Vignando usava documentos falsos e um talão de cheques da Caixa Econômica Federal (CEF) em nome de Fernando Martines Ferreira. De acordo com o delegado Edmilson Bataier, da Delegacia de Investigações Gerais (DIG), pelo menos dois crimes já foram praticamente desvendados.
De posse dos documentos falsos e do talão de cheques furtado, ele comprou duas máquinas industrias para fabricação de calçados no valor de R$ 10 mil cada uma. Existem fortes suspeitas de que outras lojas de Jaú e também de Bauru foram vítimas do suposto estelionatário. O delegado pede a todos os comerciantes que receberam cheques de Fernando Martines Ferreira, procurem a DIG.
A prisão do acusado ocorreu ontem de manhã, em frente a casa dele, no bairro Maria Cibele. Vignando já vinha sendo investigado. No momento em que foi abordado pelos policiais, ele estava acompanhado de outras duas pessoas dentro de um Ford EcoSport. Uma delas, Carlos Alberto Barros, 21 anos, acabou sendo acusada de crime de receptação de veículos roubados. A outra foi liberada sem nenhuma acusação.
Dentro da casa de Vignando, a polícia encontrou oito projéteis calibre 38 e um outro calibre 380. Foram encontrados os documentos verdadeiros do acusado e ele teria admitido a prática de alguns golpes em Jaú e Bauru.
Receptação
Na garagem da casa estava estacionado um Palio Weekend, que mais tarde os policiais descobriram se tratar de um dublê de um veículo com as mesmas características em São Bernardo do Campo. Segundo Bataier, o chassi apresentava sinais de adulteração. O veículo vai passar por perícia para saber quando e onde ele foi roubado ou furtado.
O Ford EcoSport também passou por análise e foi descoberto que o veículo foi roubado em novembro, na cidade de Campinas.
Bataier conta que Barros foi visto circulando por Jaú com um outro veículo – um Astra, com placas de São José do Rio Preto. Em princípio, o suspeito negou que tivesse um Astra, mas como foi visto circulando com o carro pela cidade, ele acabou contando que o veículo estava em uma oficina.
Após nova análise, foi descoberto que este também havia sido roubado em Campinas. Até ontem, a polícia ainda não sabia se os acusados tiveram alguma participação no roubo desses veículos. “Não podemos descartar (essa hipótese), mas ainda não existe nenhuma evidência nesse sentido”, disse Bataier.
Barros disse ter comprado os veículos.
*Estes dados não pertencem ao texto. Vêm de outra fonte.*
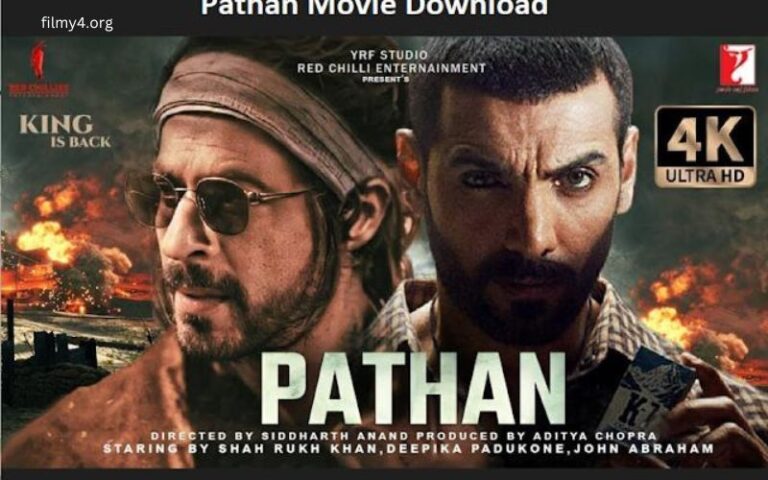 Pathan-Movie-Download-Filmyzilla-720p-Download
Ele alega ter pago R$ 30 mil pelo EcoSport e R$ 22 mil pelo Astra. No entanto, o preço de mercado desses veículos gira em torno dos R$ 45 mil e R$ 30 mil, respectivamente.
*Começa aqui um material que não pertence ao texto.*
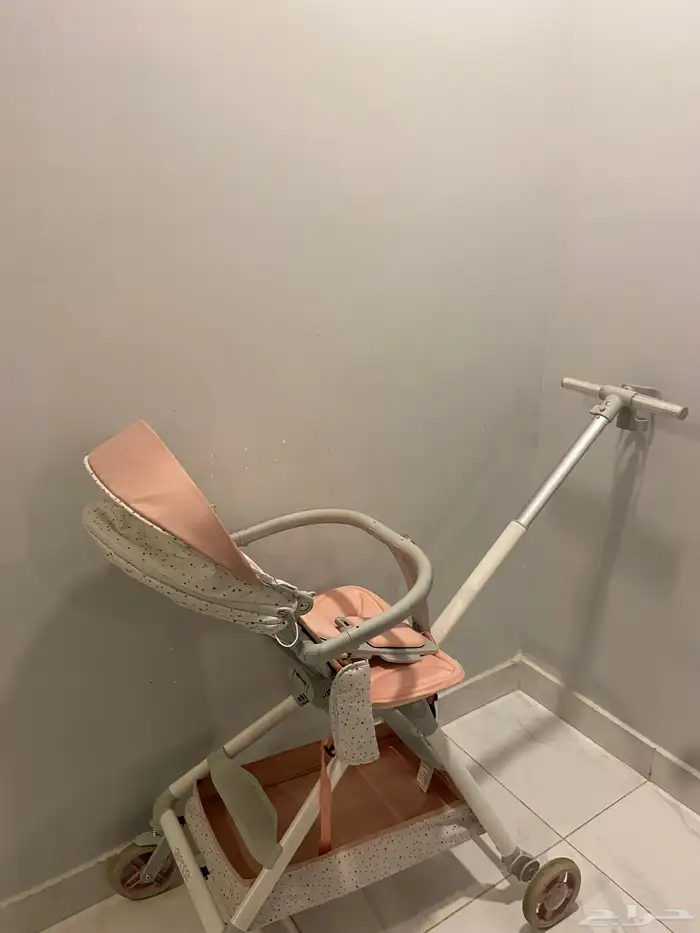 عربيه اطفال 0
Vignando foi indiciado por uso de documentos falsos, pela receptação do Palio Weekend e por porte ilegal de munição. Por sua vez, Barros foi indiciado por receptação do Astra e do EcoSport. Ambos são moradores de Jaú e foram encaminhados à cadeia de Barra Bonita. Em caso de condenação, a pena máxima para porte ilegal de munição é de três anos de prisão, para uso de documentos falsos seis anos e receptação oito anos. O contato com a DIG de Jaú pode ser feito pelo telefone (14) 3622-1174.